Considerando a dificuldade de identificar esses casos assintomáticos, Ryan julgou “correta” a decisão de muitos países de implementar medidas de isolamento mais amplas.
“Uma vez que muitos países não podiam ver onde o vírus estava, havia tantas pessoas potencialmente doentes, pessoas com sintomas leves, potencialmente pessoas com nenhum sintoma, a decisão foi tomada - e eu acho que corretamente - de tentar distanciar todo mundo de todo mundo, colocar todo mundo em suas casas por um período de tempo para que as chamas da epidemia pudessem diminuir”, disse, na transmissão.
Indivíduos pré-sintomáticos
Ainda que a transmissão por pacientes verdadeiramente assintomáticos seja inferior, as medidas de isolamento continuam necessárias, uma vez que é impossível prever quais desses indivíduos eventualmente desenvolverão sintomas, explicou ao AFP Checamos a infectologista do Hospital Sírio-Libanês Glória Selegatto.

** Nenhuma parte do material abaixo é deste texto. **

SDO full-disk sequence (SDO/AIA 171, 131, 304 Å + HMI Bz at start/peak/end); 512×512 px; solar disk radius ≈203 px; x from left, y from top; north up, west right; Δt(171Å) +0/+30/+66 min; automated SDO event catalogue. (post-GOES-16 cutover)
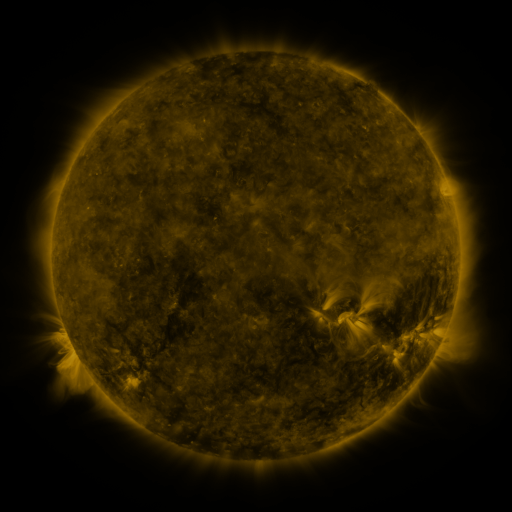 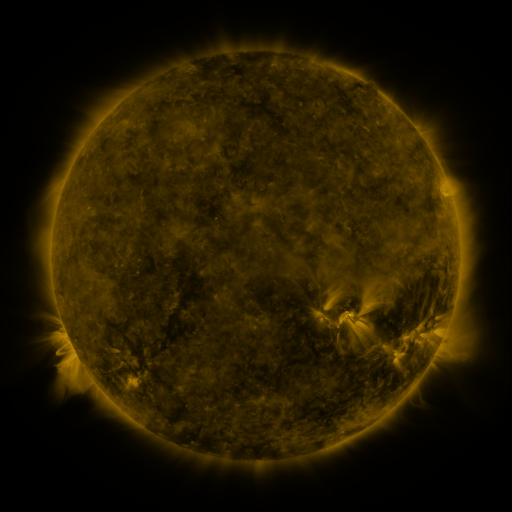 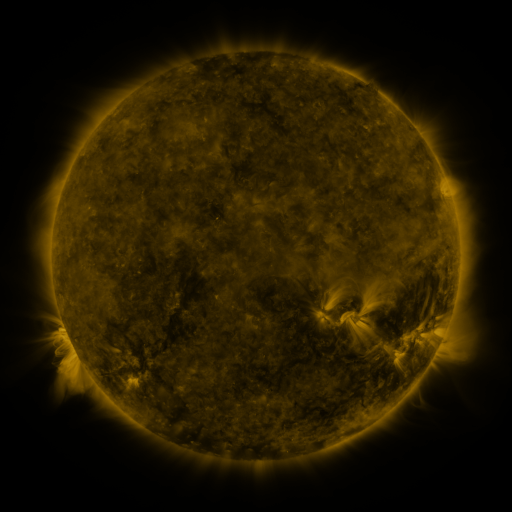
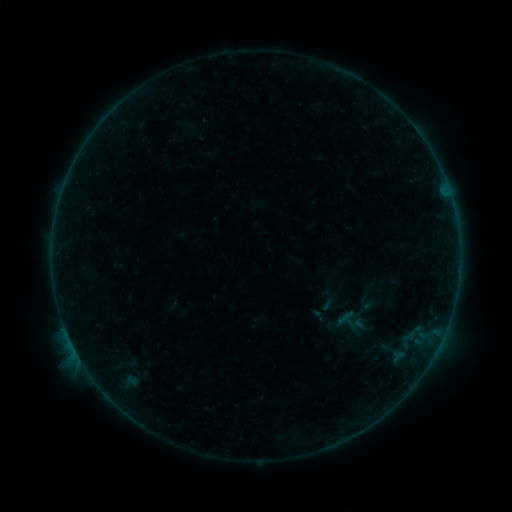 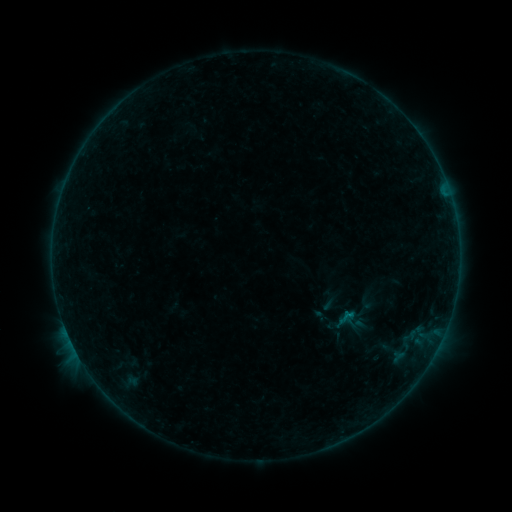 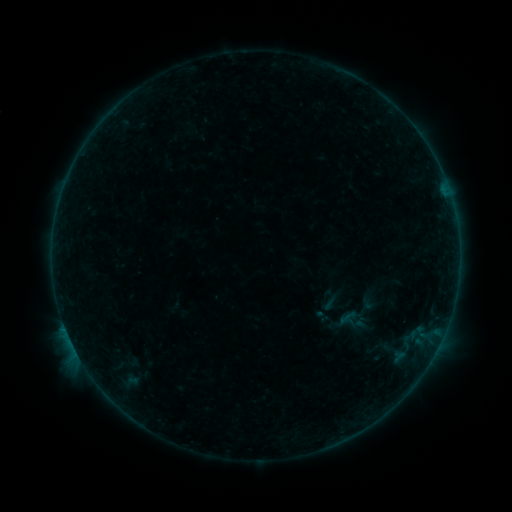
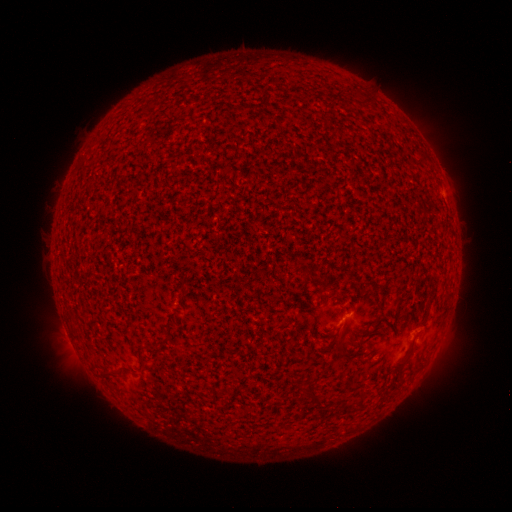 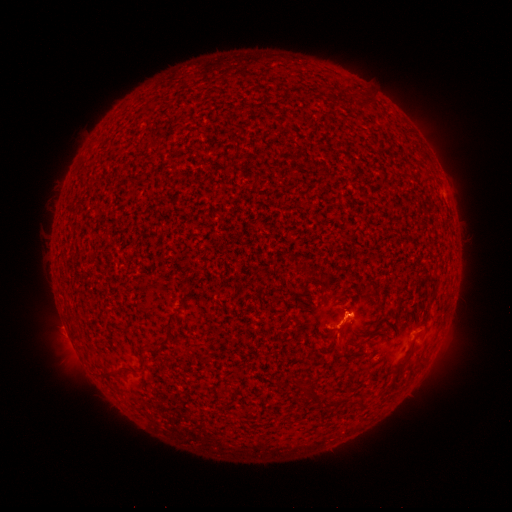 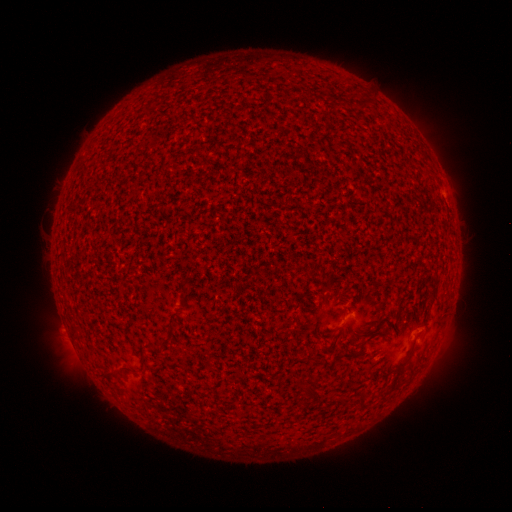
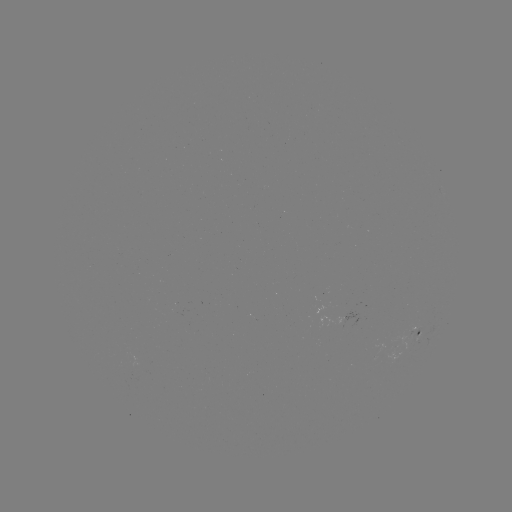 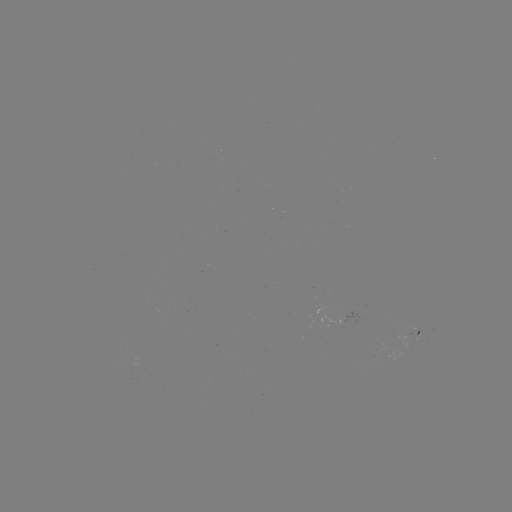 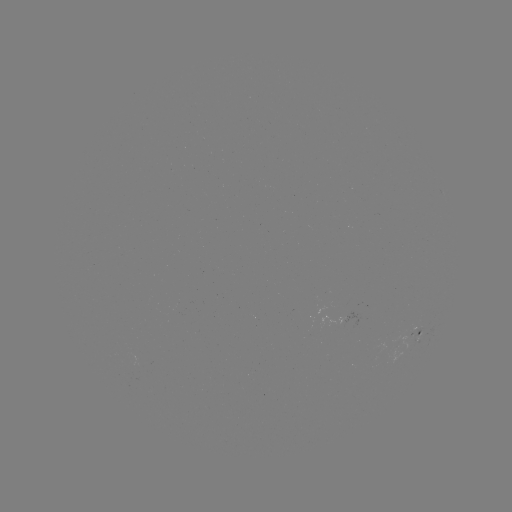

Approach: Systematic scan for B3.0 flare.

“Pacientes assintomáticos exclusivamente, que nunca desenvolvem sintomas, podem ser pouco transmissores, mas aqueles assintomáticos que têm sintomas leves, que não fazem identificação da doença, que não procuram serviço médico e assintomáticos que daqui a alguns dias vão desenvolver sintomas clássicos, eles são potenciais transmissores”, disse a médica, em conversa telefônica.
À AFP, Selegatto explicou a diferença entre indivíduos verdadeiramente assintomáticos e os chamados pré-sintomáticos. “A gente tem pessoas que pegam o vírus, mas que não apresentam nenhum sintoma durante todo esse tempo e param de transmitir o vírus”, disse a infectologista.
“E a gente tem pessoas que pegam, se infectam com o vírus, o vírus fica na pessoa até desenvolver os sintomas. (...) Nesse período que ela ainda não desenvolveu os sintomas, ela transmite o vírus, é a fase pré-sintomática”, afirmou.
Esta distinção foi feita, também, pelo diretor do Instituto de Saúde Global da Universidade de Harvard, Ashish Jha, em publicações no Twitter comentando a declaração da OMS.
“Em primeiro lugar, cerca de 20% das pessoas infectadas provavelmente nunca desenvolvem nenhum sintoma. Elas são verdadeiramente assintomáticas”, escreveu o pesquisador, citando a prévia de um estudo. “E os outros 80% que têm sintomas? Muitos deles estão expelindo o vírus antes de desenvolver os sintomas. Tecnicamente, eles são pré-sintomáticos, não assintomáticos. Mas são assintomáticos no momento em que estão expelindo o vírus”, escreveu.
Essa dificuldade de distinguir entre assintomáticos e pré-sintomáticos justifica, para Selegatto, a implementação de medidas amplas de prevenção.
“O uso de prevenção para essas pessoas assintomáticas é para prevenir justamente a transmissão naquele momento que a gente não sabe se a pessoa está doente, se ela vai ficar doente, se ela vai desenvolver sintomas”, disse. “Então isso é uma coisa que a gente não consegue prever, por isso essa recomendação de que qualquer pessoa assintomática mantenha as medidas de prevenção”, completou.
Van Kerkhove, durante a transmissão de 9 de junho, compartilhou argumento semelhante, dando como exemplo o uso de máscaras. “Quando você coloca uma máscara e você está infectado, e você pode não saber disso ainda, porque há a possibilidade de transmissão assintomática ou de transmissão pré-sintomática, você reduz a oportunidade de transmitir [o vírus] para outra pessoa”.
Para a infectologista do Hospital Sírio-Libanês, este tipo de medida de prevenção é responsável por “interromper a cadeia de transmissão”, prevenindo, provavelmente, muitos casos de infecção, óbitos e hospitalização.
Até este dia 10 de junho, foram registrados mais de 7,2 milhões de casos do novo coronavírus no mundo, dos quais mais de 411 mil faleceram. Apenas no Brasil, são cerca de 739 mil casos e de 38 mil óbitos - o terceiro maior número total de mortes no mundo.
Em resumo, a OMS esclareceu a declaração de uma técnica da entidade, segundo a qual pacientes assintomáticos “raramente” transmitem a COVID-19: estes pacientes podem, sim, passar o coronavírus adiante. Tanto a organização como especialistas afirmaram que é difícil distingui-los de indivíduos pré-sintomáticos, tornando essenciais as ações de prevenção, como o isolamento social e o uso de máscaras.